ARISE
ARISE Logo

MAST

Methodology

MAST employs a rigorous, multi-stage evaluation methodology grounded in established medical education and assessment frameworks. Each benchmark undergoes expert validation, adversarial testing, and statistical calibration to ensure that results are reproducible, clinically meaningful, and resistant to shortcut learning.

Executive Summary

MAST (Medical AI Superintelligent Testing) is a comprehensive evaluation framework designed to measure whether AI systems can safely and accurately support clinical decision-making. Unlike traditional medical AI benchmarks that focus narrowly on diagnostic accuracy, MAST evaluates the full spectrum of clinical competence — from harm avoidance and therapeutic appropriateness to probabilistic reasoning under uncertainty.

Built on real-world clinical data from over 16,000 eConsults across 10 medical specialties, MAST uses expert physician annotations and a WHO-aligned harm taxonomy to quantify the safety profile of AI-generated medical recommendations. The framework establishes human physician baselines and tests multiple AI agent configurations to provide a rigorous, clinically meaningful assessment of medical AI readiness.

How We Evaluate

MAST evaluations are grounded in the electronic consultation (eConsult) format — a real-world clinical workflow where primary care physicians seek specialist guidance for patient cases. We curate 100 representative cases drawn from a corpus of 16,399 de-identified eConsults spanning 10 medical specialties: cardiology, dermatology, endocrinology, gastroenterology, hematology, infectious disease, nephrology, neurology, pulmonology, and rheumatology.

Each case is presented to AI systems in three distinct agent configurations: Solo (single model generating recommendations independently), Advisor (model augmented with retrieval-based clinical references), and Guardian (multi-agent setup with a safety-checking layer). This multi-configuration approach reveals how architectural choices affect clinical safety and accuracy.

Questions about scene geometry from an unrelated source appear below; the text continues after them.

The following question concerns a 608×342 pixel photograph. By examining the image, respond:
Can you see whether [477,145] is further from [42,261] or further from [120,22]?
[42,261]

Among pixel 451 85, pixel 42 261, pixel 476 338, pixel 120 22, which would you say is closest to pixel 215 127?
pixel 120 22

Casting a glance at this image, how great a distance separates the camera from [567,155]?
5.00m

Model responses are evaluated by board-certified specialists using standardized rubrics that assess both the quality of clinical recommendations and the potential for patient harm.

Our Metrics

MAST employs a comprehensive set of metrics designed to capture distinct dimensions of clinical AI performance. Each metric is defined with a precise formula and clinical rationale.

Safety Score

Overall measure of harm avoidance across all evaluated cases. Represents the proportion of recommendations that do not introduce clinically significant harm.

Completeness

Measures whether the AI response addresses all clinically relevant aspects of the consultation, including differential diagnosis, workup, and management plan.

Restraint

Quantifies the model's tendency to avoid overstepping its scope — not recommending unnecessary tests, treatments, or referrals beyond what is clinically indicated.

Precision

The proportion of AI-generated recommendations that are clinically correct and appropriate for the given case.

Recall

The proportion of clinically necessary recommendations that the AI system successfully identifies and includes.

Escalation Rate

Frequency at which the AI appropriately identifies cases requiring urgent specialist attention or emergency intervention.

Case Harm Rate

The proportion of evaluated cases where the AI response would introduce clinically significant harm if followed.

Number Needed to Harm

The number of AI consultations needed before one case of clinically significant harm occurs. Higher values indicate safer systems.

Expert Annotation Process

Our evaluation dataset includes 12,747 specialist annotations collected from board-certified physicians across all 10 specialties. Each AI-generated recommendation is reviewed by at least two independent specialists, with a third adjudicator resolving disagreements.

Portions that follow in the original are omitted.